Is there a way to specifiy style="width:xx" so the unit of measure (xx in this case) is characters and not pixels?

Thanks
 
what characters would you be putting in there exactly?

from what you gave I would say no, but there may be more details. like scripting involvment maybe?

I can tell you what W3C says

___________________________________________________________________
onpnt2.gif

The answer to your ??'s may be closer then you think.
Check out Tek-Tips knowledge bank by clicking the FAQ link at the top of the page
 
Well, sort of. An em is the average width of text characters (it used to be the width of an "m" character, hence the name). You might get three "i" characters, or just one "w" into a 2em-wide box. Of course this doesn't apply to monospaced fonts [tt]like this, where all characters have the same width.[/tt]

-- Chris Hunt
 
Hi all,

Thanks for the response. I'm not sure I understand what "em" is and how to use it. Is it intended to replace the "px" in style="width:150px"?

Thanks
 

>> Is it intended to replace the "px" in style="width:150px"?

It is. An "em" is exactly the width of 1 'm' character in whatever font you're using (thus the name 'em'). It stems from the printing trade, and made it over into the 20th century when everything got computerised. You also see references to em-dashes (like elongated hyphens) - these are dashes that are also the same width as a letter 'm'

Hope this clarifies things,

Dan
 
Thanks to everyone for your responses, that's exactly what I need!

Ziggy
 
Although it appears problem is solved, might I add one last thing?
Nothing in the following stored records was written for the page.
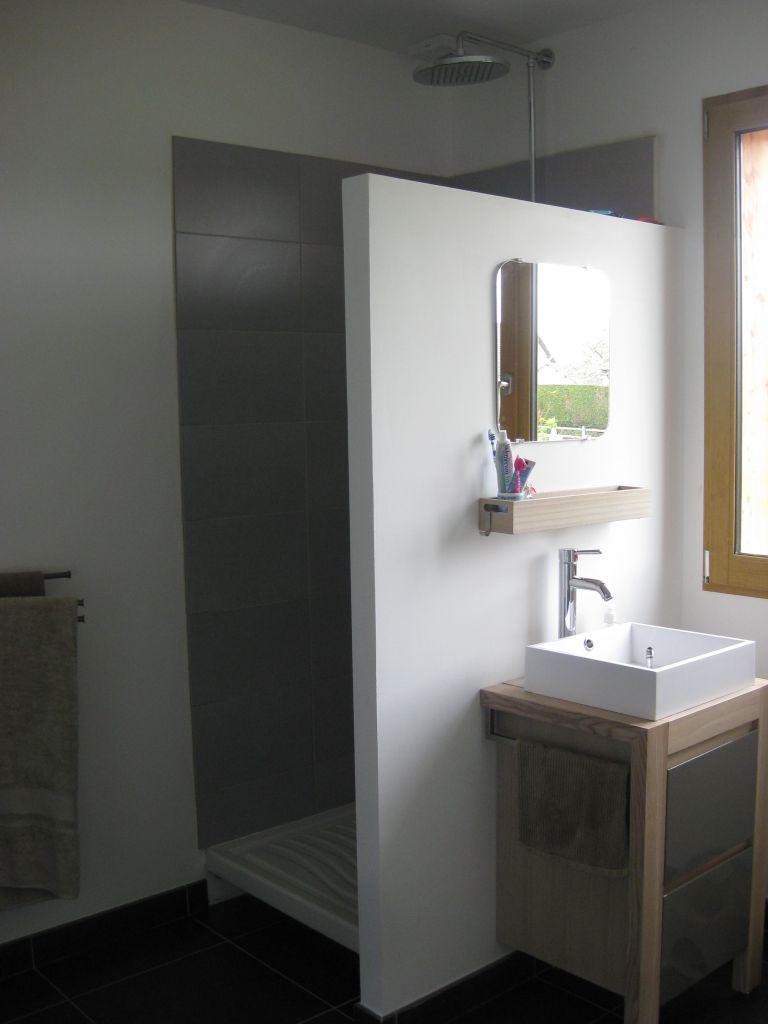 prolonger la paroi de la douche poser une porte de douche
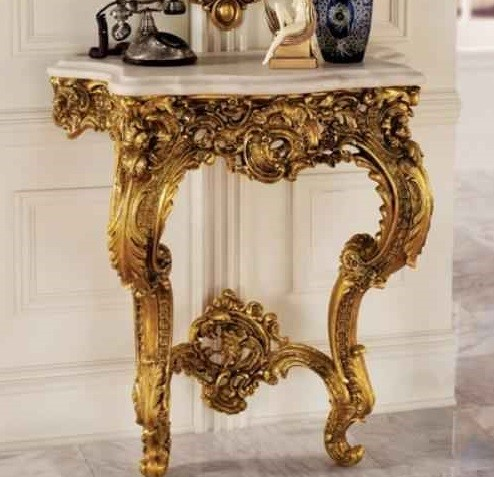 میز تلفن سلطنتی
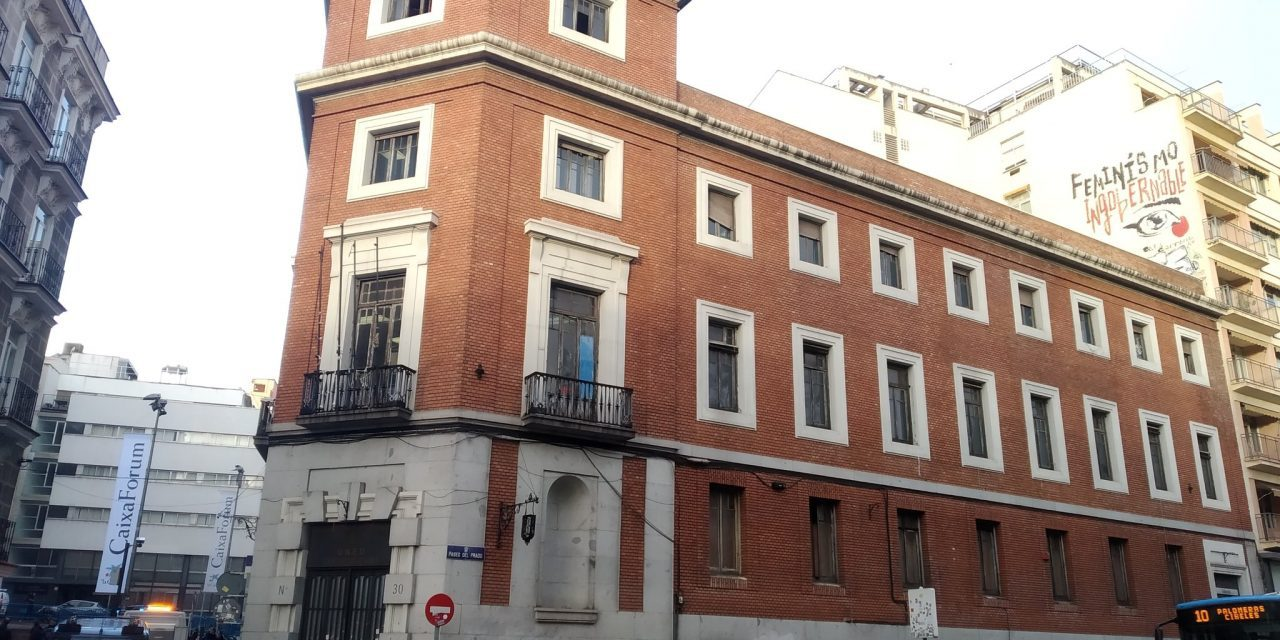 La AV de Letras critica que el Ayuntamiento haya ignorado las necesidades del barrio en su decisión sobre el uso del edificio del Paseo del Prado 30
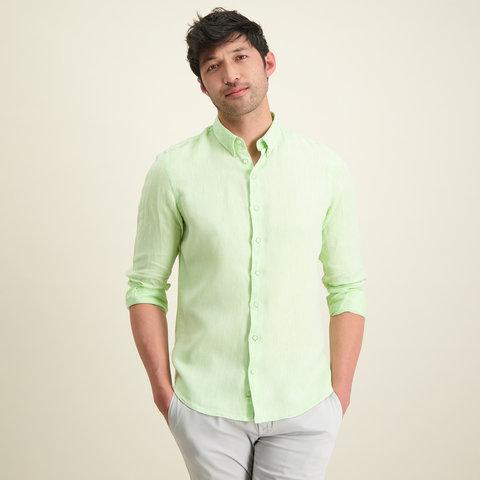 Grünes Leinenhemd.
The available units of measurement in CSS are the following:

RELATIVE
em (height of elements font as explained above)
ex (height of the letter "x")
px (pixels relative to canvas resolution)

ABSOLUTE
in (inches)
cm (centimeters)
mm (millimeters)
pt (points, 1pt = 1/72 inch)
pc (picas, 1pc = 12pts)

Most literature recommends use of em over any other measurement and strongly dicourages use of absolute measurements. This is primarily for puposes of accesibility. I personally have found the 'em' unit to be perhaps the easiest to work with, although that's probably a matter of what one gets used to.